Template Variables

Use Jinja2-style template variables to parameterize your SQL queries for multi-environment pipelines, dynamic table names, and dbt-style integrations.

Overview

Template variables allow you to:

Deploy the same SQL across multiple environments (dev, staging, prod)
Parameterize table names by project, region, or dataset
Integrate with dbt using compiled SQL output
Support Airflow macros for dynamic table naming
Validate SQL syntax before variable substitution

Basic Usage

Simple Variable Substitution

from clgraph import Pipeline

# SQL with template variables
queries = [
    """
    CREATE TABLE {{env}}_staging.orders AS
    SELECT order_id, customer_id, amount
    FROM raw.orders
    WHERE status = 'completed'
    """
]

# Build pipeline for production
prod_pipeline = Pipeline.from_sql_list(
    queries,
    dialect="bigquery",
    template_context={"env": "prod"}
)

# Tables created: prod_staging.orders
print(prod_pipeline.table_graph.tables)
# Output: ['raw.orders', 'prod_staging.orders']
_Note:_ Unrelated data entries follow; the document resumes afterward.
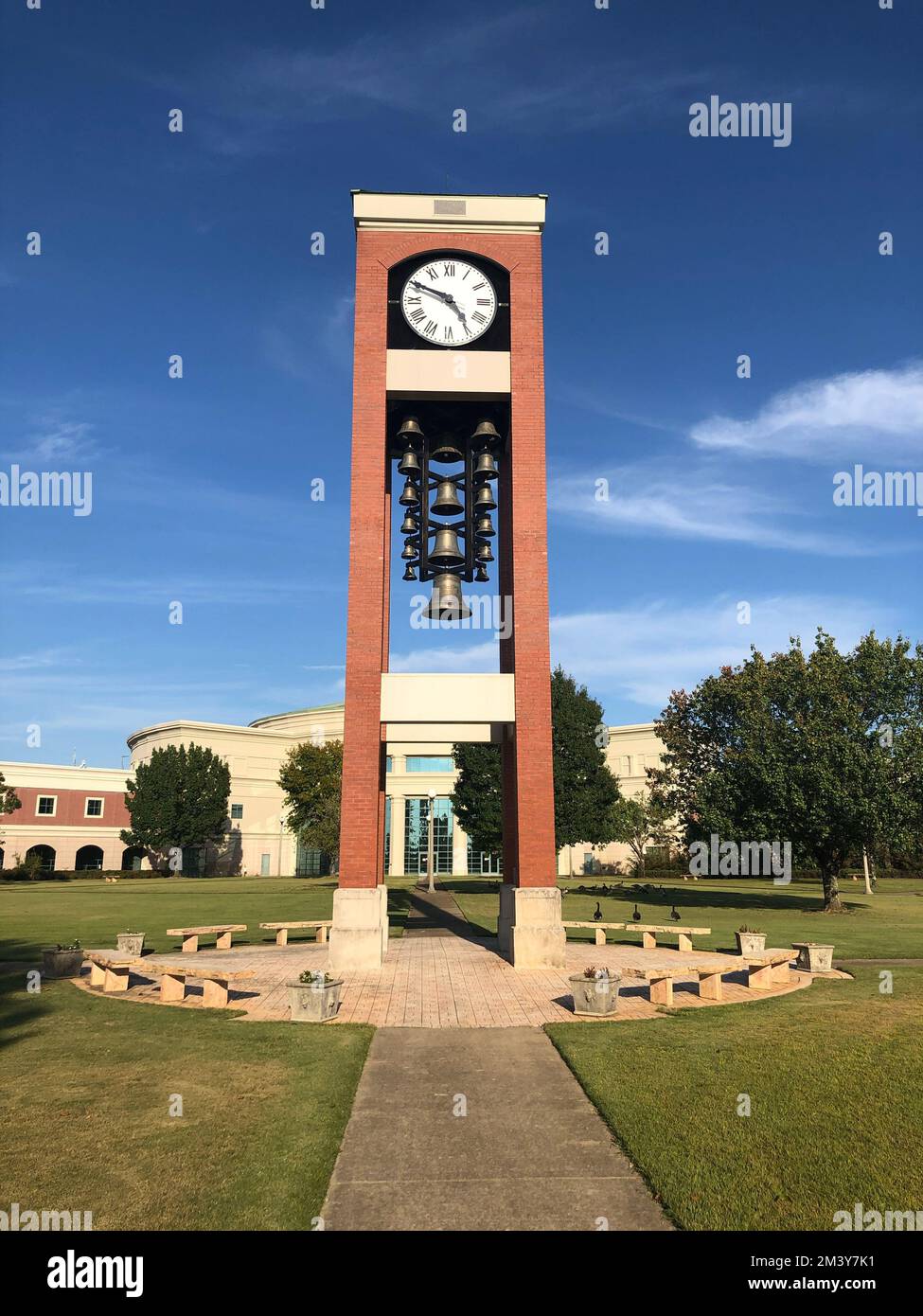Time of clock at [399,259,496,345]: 4:49
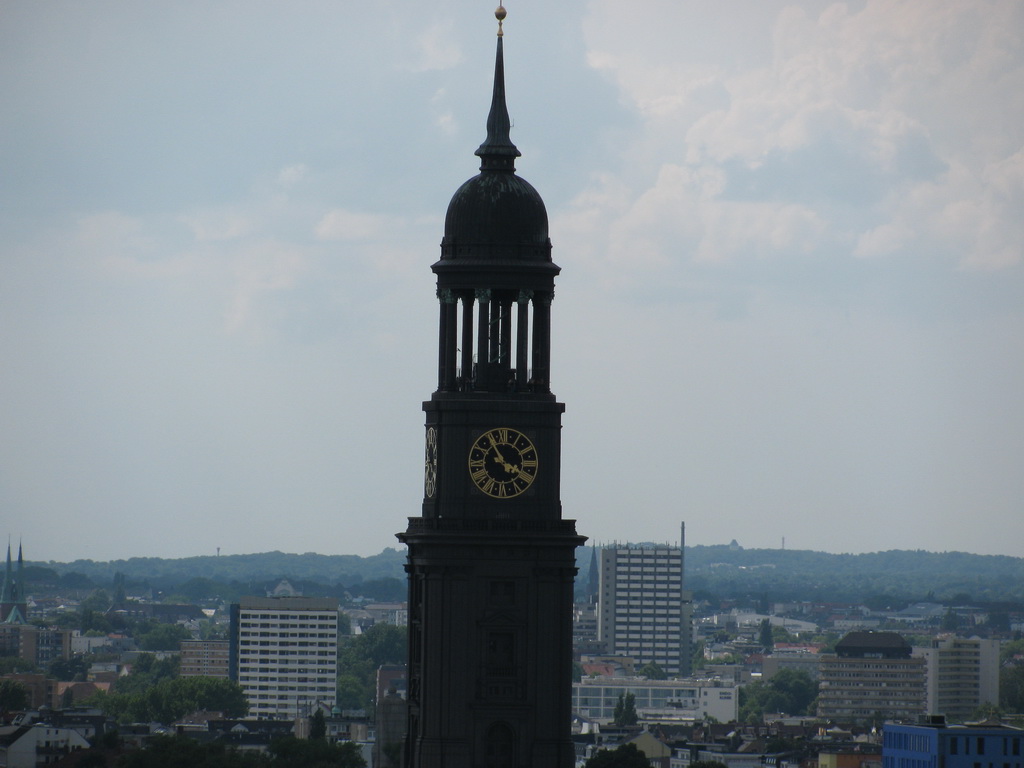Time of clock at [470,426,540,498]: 3:54
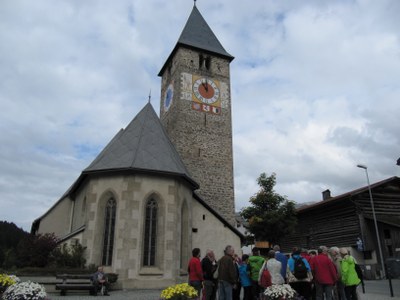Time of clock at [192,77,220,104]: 11:00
Multi-Environment Deployment

# Same SQL, different environments
queries = [
    """
    CREATE TABLE {{env}}_staging.orders AS
    SELECT order_id, customer_id, amount
    FROM raw.orders
    """,
    """
    CREATE TABLE {{env}}_analytics.customer_metrics AS
    SELECT customer_id, COUNT(*) as order_count
    FROM {{env}}_staging.orders
    GROUP BY customer_id
    """
]

# Development environment
dev_pipeline = Pipeline.from_sql_list(
    queries,
    dialect="bigquery",
    template_context={"env": "dev"}
)

# Production environment
prod_pipeline = Pipeline.from_sql_list(
    queries,
    dialect="bigquery",
    template_context={"env": "prod"}
)

# Different tables for each environment
print(dev_pipeline.table_graph.tables)
# Output: ['raw.orders', 'dev_staging.orders', 'dev_analytics.customer_metrics']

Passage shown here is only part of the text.